What I need to know is: why am I still here? Death is an ever present shadow, but he won’t tell me anything. I don’t even know if he can speak. He just spends a lot of the time sharpening his scythe with his skeletal fingers and looking ominous.
Oh and no one sees me. Not even this priest who looks like he stepped out of the twenty first century Exorcist. I even went to a witch doctor, but nothing. He just shrieked like a little girl and ran out of his shrine when he saw a little flame that I managed to create. I mean this guy is supposed to be talking to the spirits, isn’t he? I can’t even get that other kid to see me.
I haven’t seen my loved ones, not even that old nun. I am not moving on. I am not seeing the said white light. I really am at the end of my rope here. Is this the after-life then? Because it sucks. Watching my poor mother hurl herself at the coffin as it was lowered in the ground was not fun. Watching people that I barely knew get all emotional about me was even more annoying.
“Di was an awesome friend, she will be missed. RIP… [sad emoticon] ” are the posts they are writing now on their Social Networks. And even the ones that were my friends, watching them forget me and move on is strikingly more hurting. Watching the ones I could not stand pretend that they are broken about my passing: Now that’s just outright brutal. There was this empty sense of justice when Richard was arrested but I knew it wouldn’t stick. His wife, the pastor, would not let that happen to him and by extension, her. She is in the public eye and all that.

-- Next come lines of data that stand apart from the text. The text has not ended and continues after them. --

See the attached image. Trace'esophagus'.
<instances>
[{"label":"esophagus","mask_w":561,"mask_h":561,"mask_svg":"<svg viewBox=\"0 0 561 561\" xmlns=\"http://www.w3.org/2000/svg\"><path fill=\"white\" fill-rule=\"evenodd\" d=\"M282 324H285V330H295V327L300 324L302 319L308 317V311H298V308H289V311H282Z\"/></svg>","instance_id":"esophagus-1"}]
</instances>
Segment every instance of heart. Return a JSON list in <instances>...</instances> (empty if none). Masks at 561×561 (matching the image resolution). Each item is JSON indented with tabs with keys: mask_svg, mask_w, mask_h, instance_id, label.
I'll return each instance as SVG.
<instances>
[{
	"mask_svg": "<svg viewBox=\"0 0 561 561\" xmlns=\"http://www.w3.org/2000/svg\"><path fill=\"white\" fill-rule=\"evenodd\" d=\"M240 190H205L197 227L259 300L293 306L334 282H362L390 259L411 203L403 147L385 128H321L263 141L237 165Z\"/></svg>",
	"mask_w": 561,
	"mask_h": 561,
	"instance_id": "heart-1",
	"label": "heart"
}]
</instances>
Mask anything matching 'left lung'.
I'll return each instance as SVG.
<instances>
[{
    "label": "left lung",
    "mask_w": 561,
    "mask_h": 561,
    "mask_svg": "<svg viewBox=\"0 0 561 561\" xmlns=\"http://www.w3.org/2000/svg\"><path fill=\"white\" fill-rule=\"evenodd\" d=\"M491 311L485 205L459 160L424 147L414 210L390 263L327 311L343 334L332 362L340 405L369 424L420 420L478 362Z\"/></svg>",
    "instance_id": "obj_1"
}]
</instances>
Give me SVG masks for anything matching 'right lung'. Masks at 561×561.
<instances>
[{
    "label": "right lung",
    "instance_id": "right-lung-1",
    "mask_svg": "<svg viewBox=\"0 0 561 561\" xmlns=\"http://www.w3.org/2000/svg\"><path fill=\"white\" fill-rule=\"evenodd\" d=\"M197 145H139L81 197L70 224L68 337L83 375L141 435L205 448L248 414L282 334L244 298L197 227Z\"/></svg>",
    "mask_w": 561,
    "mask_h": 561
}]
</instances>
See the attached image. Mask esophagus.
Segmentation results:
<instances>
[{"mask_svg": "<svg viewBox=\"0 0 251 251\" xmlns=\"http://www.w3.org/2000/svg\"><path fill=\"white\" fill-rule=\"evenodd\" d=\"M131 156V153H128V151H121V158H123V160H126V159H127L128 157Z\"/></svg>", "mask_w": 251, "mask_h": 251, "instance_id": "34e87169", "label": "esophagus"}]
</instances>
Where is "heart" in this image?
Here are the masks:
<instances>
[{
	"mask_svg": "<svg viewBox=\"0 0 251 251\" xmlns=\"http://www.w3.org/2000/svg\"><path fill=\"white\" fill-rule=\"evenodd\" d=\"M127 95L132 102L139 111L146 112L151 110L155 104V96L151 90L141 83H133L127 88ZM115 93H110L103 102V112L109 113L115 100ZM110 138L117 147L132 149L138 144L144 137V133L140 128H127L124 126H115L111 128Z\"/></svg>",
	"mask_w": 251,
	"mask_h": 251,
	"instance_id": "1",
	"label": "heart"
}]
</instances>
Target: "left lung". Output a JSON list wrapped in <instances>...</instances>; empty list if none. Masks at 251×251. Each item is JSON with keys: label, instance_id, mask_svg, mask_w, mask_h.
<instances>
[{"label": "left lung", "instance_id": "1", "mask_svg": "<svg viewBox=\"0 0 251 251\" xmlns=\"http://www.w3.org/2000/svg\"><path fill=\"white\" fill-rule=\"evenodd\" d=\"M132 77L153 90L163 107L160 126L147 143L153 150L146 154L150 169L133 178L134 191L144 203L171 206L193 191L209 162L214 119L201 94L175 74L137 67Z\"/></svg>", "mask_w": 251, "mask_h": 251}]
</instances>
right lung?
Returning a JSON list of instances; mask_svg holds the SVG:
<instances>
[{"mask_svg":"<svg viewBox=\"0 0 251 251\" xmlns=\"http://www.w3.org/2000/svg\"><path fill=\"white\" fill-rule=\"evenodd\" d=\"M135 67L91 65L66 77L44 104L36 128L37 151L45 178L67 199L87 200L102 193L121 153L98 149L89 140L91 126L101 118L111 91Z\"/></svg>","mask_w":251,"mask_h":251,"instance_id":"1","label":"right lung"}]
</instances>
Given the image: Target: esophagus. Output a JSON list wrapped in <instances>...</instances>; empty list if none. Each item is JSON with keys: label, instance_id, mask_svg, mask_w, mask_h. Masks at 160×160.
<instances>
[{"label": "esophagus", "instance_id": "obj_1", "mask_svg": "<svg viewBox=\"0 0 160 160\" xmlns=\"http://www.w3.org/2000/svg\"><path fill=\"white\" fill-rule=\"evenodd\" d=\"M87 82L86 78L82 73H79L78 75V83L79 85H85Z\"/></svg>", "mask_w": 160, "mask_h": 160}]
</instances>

(SIGH) So, just checking with You: was I ever in Your books? Do I exist in Your mind? Am I an after-thought? What in the world am I still here for? Did you forget that I was supposed to be coming home? Why is Death so ominous? Oh and why is he my shadow?
I don’t know how you do the things you do. I don’t know if You, like, Houdini the people that You love. I don’t know if You just raise Your wand and abracadabra something for those that You choose, because I need some answers here. Please help me.